Jakobi is Catholic and lives just a few blocks from her church in Homberg, Germany. Combining service with a ministry was an easy jump for the 19-year-old, even though Homberger Tafel functions without any connection to a church. Jakobi thinks the Bible study component of Wayside's services is important for creating a closer community.
"I think Bible study, it connects people," Jakobi said.
Jakobi arrived in Elgin Aug. 11 and will stay until Sept. 7, working at Wayside Monday through Friday for the duration of her trip.
She has helped serve breakfast and lunch each day, input data into the Wayside computer system and sort clothes. She has also participated in the women's and group Bible study sessions.
Homberger Tafel opens to give out food just once each day -- it does not provide daylong services like Wayside, and the food is not served as a meal. Individuals are given food they can cook at home. But sometimes donations are not enough to meet the need at the tafel. Then Jakobi has to say no, or say she can only give smaller amounts of food.
"That's what I like here (at Wayside)," Jakobi said. "You don't have to say no. You prepare breakfast and lunch and you can give as much as you want because there's always enough.
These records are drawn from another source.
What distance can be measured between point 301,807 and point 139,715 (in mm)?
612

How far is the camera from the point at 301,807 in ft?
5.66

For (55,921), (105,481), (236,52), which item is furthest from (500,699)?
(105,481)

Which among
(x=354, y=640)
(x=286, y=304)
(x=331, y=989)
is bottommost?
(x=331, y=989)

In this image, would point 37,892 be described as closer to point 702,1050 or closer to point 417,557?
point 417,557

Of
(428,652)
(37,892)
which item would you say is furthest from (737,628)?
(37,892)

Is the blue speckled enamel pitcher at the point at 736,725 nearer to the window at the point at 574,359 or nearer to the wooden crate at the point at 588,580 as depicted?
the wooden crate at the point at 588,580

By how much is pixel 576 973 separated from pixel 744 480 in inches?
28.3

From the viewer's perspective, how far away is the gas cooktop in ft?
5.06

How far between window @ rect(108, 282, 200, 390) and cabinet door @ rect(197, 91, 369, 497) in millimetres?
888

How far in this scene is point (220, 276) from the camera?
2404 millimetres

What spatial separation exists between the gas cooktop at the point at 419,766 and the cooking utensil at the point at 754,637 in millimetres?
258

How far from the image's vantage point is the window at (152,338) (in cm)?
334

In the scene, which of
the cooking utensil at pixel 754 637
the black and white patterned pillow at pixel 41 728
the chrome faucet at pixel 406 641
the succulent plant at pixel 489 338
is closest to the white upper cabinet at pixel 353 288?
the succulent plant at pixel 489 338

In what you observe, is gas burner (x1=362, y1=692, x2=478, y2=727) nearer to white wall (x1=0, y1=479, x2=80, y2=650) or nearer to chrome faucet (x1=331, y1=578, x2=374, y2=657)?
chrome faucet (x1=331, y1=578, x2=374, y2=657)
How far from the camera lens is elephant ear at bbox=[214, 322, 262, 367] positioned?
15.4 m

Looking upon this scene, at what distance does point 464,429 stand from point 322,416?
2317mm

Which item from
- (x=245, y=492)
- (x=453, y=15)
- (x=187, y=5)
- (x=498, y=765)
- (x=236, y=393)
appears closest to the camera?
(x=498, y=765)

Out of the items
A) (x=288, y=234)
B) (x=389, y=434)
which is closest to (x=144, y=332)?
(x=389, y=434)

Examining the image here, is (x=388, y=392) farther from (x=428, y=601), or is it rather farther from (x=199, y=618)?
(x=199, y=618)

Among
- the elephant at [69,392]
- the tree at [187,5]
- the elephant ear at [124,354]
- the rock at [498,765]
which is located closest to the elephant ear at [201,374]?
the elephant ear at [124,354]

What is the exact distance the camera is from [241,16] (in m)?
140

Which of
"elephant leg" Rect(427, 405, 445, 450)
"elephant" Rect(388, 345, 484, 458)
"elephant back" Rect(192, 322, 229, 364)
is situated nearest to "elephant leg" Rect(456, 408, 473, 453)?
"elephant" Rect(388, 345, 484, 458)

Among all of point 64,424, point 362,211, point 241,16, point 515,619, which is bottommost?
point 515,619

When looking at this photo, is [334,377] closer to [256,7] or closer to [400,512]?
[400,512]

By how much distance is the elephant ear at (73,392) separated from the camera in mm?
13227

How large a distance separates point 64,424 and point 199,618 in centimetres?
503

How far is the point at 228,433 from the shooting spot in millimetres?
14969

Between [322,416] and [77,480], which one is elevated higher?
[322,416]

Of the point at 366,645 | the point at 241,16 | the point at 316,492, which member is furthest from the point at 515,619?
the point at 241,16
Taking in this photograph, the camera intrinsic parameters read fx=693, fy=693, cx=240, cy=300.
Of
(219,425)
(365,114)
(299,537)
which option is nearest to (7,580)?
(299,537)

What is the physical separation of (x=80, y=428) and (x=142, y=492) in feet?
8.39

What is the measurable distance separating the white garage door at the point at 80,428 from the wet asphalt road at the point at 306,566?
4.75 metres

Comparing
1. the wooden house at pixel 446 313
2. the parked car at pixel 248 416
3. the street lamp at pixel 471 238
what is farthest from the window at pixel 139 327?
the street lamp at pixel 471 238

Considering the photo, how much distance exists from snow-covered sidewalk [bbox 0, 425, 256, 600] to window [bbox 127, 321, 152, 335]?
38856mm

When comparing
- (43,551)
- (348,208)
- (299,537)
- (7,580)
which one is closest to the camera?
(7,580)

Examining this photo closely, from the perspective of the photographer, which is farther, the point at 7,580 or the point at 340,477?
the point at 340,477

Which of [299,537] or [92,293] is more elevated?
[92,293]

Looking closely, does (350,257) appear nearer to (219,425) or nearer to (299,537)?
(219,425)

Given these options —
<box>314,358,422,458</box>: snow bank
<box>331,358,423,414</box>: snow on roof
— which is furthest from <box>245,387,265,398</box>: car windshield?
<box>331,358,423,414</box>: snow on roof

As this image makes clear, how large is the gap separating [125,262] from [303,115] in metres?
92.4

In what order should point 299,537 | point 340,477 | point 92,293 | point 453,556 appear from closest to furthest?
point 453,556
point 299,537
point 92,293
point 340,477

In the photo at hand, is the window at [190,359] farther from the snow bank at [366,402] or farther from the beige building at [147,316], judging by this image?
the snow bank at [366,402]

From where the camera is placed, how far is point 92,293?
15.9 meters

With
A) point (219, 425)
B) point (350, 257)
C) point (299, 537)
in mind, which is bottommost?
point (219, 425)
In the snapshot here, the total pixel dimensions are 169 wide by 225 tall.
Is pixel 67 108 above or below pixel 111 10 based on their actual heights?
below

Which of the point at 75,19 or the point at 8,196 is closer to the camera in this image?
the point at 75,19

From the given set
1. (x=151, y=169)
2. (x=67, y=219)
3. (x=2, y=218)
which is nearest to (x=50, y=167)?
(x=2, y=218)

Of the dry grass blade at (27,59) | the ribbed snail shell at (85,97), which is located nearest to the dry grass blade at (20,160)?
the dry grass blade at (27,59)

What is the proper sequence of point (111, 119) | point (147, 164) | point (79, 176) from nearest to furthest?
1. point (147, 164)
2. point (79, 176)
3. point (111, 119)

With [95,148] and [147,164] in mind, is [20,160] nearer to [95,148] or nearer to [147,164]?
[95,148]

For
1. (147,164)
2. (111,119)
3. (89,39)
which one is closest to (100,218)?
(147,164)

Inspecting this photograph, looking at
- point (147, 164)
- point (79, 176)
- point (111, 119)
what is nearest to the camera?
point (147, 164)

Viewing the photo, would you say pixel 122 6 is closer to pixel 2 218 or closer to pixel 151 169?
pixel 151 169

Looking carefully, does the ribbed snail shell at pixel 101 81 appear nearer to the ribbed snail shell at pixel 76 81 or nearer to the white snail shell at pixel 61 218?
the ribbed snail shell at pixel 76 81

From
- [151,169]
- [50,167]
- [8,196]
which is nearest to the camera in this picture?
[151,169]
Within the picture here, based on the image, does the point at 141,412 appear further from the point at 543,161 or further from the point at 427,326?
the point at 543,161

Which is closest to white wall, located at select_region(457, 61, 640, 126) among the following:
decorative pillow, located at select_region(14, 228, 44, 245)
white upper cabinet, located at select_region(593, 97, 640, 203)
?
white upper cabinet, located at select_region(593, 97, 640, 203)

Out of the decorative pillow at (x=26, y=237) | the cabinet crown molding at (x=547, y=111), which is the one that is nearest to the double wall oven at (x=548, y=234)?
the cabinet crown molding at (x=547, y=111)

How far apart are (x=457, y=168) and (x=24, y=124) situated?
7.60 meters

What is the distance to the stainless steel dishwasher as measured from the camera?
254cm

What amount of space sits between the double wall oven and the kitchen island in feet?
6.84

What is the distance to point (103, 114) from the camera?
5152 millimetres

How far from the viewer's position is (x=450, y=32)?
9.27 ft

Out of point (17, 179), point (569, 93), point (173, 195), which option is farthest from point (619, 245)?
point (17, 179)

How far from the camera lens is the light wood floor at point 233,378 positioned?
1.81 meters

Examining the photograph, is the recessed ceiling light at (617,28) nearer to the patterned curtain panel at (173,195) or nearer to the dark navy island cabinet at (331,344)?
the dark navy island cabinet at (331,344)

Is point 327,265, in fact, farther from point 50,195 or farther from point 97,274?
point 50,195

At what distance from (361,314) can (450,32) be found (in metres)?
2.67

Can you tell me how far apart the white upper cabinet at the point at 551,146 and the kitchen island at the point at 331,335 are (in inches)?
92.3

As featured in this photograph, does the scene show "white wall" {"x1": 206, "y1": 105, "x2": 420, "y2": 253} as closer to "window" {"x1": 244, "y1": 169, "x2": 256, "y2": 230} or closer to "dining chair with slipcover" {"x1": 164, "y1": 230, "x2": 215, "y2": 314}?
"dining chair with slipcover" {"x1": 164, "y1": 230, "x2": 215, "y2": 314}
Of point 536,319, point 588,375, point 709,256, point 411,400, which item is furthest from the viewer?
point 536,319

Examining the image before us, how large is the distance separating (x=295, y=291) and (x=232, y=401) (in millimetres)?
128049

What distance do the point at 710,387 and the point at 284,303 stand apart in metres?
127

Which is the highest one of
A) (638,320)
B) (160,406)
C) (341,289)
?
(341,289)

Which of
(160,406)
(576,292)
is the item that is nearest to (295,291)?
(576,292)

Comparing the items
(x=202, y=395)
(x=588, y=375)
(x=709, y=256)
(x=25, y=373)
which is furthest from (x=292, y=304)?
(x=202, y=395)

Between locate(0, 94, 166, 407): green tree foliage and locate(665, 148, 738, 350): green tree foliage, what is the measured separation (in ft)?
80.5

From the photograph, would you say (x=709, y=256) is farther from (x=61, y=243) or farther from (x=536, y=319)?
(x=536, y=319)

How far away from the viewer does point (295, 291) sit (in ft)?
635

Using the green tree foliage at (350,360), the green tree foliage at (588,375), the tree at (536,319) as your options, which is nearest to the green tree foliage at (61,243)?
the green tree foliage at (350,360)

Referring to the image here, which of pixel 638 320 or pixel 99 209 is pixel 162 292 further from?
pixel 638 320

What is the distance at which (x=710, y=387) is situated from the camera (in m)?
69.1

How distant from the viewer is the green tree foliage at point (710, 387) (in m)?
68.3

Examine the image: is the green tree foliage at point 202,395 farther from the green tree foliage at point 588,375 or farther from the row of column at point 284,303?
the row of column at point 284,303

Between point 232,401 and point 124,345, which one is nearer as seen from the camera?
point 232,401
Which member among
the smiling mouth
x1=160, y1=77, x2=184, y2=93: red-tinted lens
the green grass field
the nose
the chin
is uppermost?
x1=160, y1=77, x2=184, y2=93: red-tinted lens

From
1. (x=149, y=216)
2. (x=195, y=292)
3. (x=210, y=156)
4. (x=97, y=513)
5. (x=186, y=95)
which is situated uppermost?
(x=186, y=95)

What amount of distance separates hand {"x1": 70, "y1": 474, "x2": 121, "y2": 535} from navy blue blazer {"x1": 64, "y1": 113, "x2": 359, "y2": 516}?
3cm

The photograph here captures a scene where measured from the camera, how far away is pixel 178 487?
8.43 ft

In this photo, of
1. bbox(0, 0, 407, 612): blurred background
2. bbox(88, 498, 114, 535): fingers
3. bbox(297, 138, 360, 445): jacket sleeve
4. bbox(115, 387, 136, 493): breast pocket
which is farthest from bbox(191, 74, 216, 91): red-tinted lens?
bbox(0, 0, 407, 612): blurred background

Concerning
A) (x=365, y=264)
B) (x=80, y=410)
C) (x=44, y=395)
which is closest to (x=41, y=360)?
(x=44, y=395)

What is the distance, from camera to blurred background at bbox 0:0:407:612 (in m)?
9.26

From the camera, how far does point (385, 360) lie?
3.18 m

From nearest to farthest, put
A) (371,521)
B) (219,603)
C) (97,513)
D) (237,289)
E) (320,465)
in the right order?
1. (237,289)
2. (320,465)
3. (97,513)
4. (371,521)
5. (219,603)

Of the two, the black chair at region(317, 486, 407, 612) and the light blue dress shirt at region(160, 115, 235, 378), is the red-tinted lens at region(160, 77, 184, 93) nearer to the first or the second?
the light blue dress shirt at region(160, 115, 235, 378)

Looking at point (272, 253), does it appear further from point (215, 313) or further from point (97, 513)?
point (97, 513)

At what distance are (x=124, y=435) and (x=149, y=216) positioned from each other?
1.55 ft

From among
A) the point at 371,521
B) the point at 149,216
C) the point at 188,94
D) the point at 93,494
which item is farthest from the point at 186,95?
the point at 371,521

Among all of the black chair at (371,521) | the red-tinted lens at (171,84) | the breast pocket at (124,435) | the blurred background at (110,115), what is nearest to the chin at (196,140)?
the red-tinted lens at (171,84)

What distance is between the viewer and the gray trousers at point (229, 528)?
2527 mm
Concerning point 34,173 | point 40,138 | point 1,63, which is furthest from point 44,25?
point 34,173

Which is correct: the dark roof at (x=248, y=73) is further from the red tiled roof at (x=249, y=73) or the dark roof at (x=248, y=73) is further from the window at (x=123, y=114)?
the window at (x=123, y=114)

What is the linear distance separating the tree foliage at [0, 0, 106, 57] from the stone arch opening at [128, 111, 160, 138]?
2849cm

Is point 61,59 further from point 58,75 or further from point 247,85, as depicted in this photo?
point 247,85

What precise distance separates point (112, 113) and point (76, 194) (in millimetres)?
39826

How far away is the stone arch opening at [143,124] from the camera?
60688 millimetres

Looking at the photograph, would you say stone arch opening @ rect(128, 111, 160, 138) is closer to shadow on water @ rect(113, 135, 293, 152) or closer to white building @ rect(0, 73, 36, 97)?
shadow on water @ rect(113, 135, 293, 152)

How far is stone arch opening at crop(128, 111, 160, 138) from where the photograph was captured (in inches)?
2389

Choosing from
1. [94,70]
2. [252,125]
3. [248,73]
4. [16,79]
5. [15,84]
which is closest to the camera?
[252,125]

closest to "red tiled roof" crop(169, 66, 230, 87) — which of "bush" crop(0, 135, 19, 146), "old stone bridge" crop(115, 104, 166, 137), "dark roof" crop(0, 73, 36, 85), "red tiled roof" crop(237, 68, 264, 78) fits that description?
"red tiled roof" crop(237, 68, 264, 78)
"I don't really like to say no."
Jakobi has been amazed by the amount of donations and their variety in her last few weeks at Wayside. The center serves far fewer people than the tafel in Germany, but in more ways. Whereas Jakobi estimates about 200 people show up each day at the Homberger Tafel for food, she guesses closer to 30 benefit from Wayside's breakfasts and lunches on a daily basis.
German stores donate products that are expired but still edible to the tafel. Jakobi calls her fellow volunteers "saviors" of food that would otherwise be thrown away. She just regrets that they can't always find enough to feed everyone who needs it.
She also laments there aren't more people willing to volunteer, especially young people. She is by far the youngest to donate her time to the tafel in Germany and the only one in her family who volunteers. She said she doesn't know anyone her age who does volunteer work in Germany and can't figure out why.
That reality just makes Jakobi all the more committed to do what she can.
"I want to be there for people, helping people," Jakobi said. "At Homberger Tafel you can really help them, and here too. I think it's really important."